The Catholic Church Could Face Thousands of New Cases and $4 Billion+ in Payouts
Rules enacted in 15 states that extend or suspend the statute of limitations, which allow claims stretching back decades to move forward, are bringing a new wave of lawsuits alleging sexual abuse by clergy, according to the Associated Press.
The Associated Press reported that the nation’s clergy sexual abuse crisis could be more wholly unearthed, while the Roman Catholic Church could potentially face more than 5,000 new cases and payouts exceeding $4 billion.
New York, California, and New Jersey are among the eight states that have “lookback windows” that allow such claims no matter how old.
“It’s like a whole new beginning for me,” said Nancy Holling-Lonnecker, 71, of San Diego. Her claim dates back to the 1950s, when she says a priest repeatedly raped her in a confession booth beginning when she was 7 years old.

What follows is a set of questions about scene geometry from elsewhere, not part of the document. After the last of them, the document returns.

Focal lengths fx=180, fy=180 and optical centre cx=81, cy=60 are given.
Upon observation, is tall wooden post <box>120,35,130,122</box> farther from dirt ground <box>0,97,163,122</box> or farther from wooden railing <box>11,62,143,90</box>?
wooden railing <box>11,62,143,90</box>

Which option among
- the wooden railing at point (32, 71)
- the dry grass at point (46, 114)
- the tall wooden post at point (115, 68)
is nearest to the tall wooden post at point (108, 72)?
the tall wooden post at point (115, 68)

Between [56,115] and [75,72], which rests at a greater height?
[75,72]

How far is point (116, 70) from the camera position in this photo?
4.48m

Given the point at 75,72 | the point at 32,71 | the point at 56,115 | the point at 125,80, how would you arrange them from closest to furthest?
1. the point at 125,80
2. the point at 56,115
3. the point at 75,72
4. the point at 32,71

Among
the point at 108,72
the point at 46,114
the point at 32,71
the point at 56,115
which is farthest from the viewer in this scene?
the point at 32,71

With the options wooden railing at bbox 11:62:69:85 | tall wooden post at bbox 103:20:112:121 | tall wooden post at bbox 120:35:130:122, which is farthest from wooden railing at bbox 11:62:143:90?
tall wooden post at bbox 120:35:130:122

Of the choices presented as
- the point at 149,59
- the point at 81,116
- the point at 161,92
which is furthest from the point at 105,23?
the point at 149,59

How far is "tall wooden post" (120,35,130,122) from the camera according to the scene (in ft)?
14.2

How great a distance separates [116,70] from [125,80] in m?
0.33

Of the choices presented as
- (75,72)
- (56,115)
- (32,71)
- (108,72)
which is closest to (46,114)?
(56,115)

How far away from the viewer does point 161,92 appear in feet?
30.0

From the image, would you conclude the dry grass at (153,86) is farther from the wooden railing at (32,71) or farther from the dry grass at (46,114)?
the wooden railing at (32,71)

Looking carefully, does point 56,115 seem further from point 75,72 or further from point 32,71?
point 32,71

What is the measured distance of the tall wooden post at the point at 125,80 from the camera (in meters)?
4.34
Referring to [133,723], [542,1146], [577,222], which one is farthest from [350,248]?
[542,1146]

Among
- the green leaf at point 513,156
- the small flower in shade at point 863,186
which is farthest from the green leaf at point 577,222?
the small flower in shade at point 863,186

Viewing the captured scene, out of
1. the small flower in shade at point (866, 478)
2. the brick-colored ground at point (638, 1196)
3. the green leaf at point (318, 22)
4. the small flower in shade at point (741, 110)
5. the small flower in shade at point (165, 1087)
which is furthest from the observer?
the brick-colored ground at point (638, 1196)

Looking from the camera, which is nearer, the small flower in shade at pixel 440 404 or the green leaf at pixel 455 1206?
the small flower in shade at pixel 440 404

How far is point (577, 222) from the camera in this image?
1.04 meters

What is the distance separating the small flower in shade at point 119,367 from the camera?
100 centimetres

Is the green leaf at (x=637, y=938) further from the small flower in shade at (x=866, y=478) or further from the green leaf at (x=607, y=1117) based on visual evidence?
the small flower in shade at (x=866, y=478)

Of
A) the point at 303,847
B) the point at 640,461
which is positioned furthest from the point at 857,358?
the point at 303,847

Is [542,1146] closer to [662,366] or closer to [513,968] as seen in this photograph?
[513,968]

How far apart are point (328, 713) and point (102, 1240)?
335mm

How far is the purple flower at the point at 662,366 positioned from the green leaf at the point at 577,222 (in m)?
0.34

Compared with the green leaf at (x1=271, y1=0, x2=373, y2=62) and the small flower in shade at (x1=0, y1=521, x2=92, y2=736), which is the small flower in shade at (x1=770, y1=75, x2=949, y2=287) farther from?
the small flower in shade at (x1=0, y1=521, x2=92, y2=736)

“The survivors coming forward now have been holding on to this horrific experience all of their lives,” she said. “They bottled up those emotions all of these years because there was no place to take it.”
The Catholic Church spent millions of dollars lobbying lawmakers for decades and argued that the system would be swamped with lawsuits if time limits on suing were lifted.
Bankruptcy is becoming an increasingly appealing option for many church arms. When a diocese files for bankruptcy, lawsuits are suspended and owed payments are frozen. It can also leave abuse survivors without a sense of justice.
“They want to see how the church allowed them to be abused, how they ruined their lives. The church is solely in possession of the information and there is no other way to get it,” lawyer Adam Slater said. “It’s a different process in bankruptcy -- you don’t get discovery and you don’t get it in compensation programs. The truth never comes to light.”